Pope Paul VI died in August 1978 and was replaced by yet another Italian, Venice’s Albino Luciani, who served as John Paul I for a mere 34 days before himself dying under still quite mysterious circumstances. When the cardinals reconvened in Rome for the second conclave that year, the Austrians and Germans among them mounted a concerted campaign to prevent the selection of another Italian, approaching the German-speaking Cardinal of São Paulo with an interesting idea: What of that charismatic workers’ priest, Karol Wojtyla, from Krakow, Poland, famous in particular for championing the rights of the city’s steelworkers? Cardinal Arns warmed to the idea, bringing along with himself the entire Latin American contingent as well, thereby assuring the selection of the first non-Italian pope in centuries.
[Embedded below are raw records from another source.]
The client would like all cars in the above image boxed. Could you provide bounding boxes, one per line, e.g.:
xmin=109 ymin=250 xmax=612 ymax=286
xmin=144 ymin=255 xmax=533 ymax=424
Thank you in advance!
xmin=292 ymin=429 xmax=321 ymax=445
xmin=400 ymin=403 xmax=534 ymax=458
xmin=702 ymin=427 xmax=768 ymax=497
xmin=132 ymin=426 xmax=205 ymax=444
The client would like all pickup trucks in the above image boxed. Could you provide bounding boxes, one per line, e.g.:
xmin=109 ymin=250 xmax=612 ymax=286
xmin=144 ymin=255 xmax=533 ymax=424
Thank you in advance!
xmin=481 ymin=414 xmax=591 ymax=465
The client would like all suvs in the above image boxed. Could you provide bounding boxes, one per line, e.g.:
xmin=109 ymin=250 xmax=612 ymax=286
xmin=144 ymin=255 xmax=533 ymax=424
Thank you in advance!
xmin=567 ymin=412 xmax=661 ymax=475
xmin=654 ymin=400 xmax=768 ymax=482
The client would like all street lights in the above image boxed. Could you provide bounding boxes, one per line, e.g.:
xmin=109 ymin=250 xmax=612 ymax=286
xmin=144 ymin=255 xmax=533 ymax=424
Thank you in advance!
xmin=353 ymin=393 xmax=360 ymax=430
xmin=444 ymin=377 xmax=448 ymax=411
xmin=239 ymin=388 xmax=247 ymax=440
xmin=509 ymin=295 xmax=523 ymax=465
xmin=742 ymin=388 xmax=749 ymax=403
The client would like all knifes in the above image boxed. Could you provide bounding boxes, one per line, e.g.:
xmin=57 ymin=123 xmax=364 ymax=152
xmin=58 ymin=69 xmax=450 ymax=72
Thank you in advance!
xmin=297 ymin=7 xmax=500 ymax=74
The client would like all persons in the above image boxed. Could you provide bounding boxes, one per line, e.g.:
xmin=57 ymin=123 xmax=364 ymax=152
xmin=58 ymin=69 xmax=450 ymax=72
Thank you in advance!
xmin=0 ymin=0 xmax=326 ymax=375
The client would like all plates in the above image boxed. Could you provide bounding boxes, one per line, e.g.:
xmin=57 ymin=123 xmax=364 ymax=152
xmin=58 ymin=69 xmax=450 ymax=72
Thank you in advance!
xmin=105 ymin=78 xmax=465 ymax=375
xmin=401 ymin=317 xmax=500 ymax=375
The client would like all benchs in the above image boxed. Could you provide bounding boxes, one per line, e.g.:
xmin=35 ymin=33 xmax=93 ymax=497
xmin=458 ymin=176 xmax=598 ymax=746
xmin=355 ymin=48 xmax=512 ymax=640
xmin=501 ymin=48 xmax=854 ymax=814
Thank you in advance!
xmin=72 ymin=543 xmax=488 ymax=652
Pope John Paul II was indeed charismatic and thoroughly devoted to workers’ rights when it came to the Communist regime back in Poland. But when it came to the wider world, his positions were decidedly more circumspect: He was doctrinally conservative, fiercely anti-Communist, and thoroughly convinced that liberation theology was infested with Marxist contagions. Despite their evident ideological divergences, the new pope and the cardinal from São Paulo seemed to get on well personally, John Paul admiring Arns’s devotion to the poor. In February 1980 (just a few months before the upsurge of Solidarity in Poland, with Brazil still very much in the craw of military rule), Arns sheltered the founding meeting of the Workers’ Party (PT), led by the vivid young steelworker Luiz Inácio Lula da Silva (universally known as “Lula” for short); and a few months later, he even got the visiting pope to join him at a São Paulo football stadium to salute striking steelworkers (to exultantly swelling chants of “Libertade! Libertade!”).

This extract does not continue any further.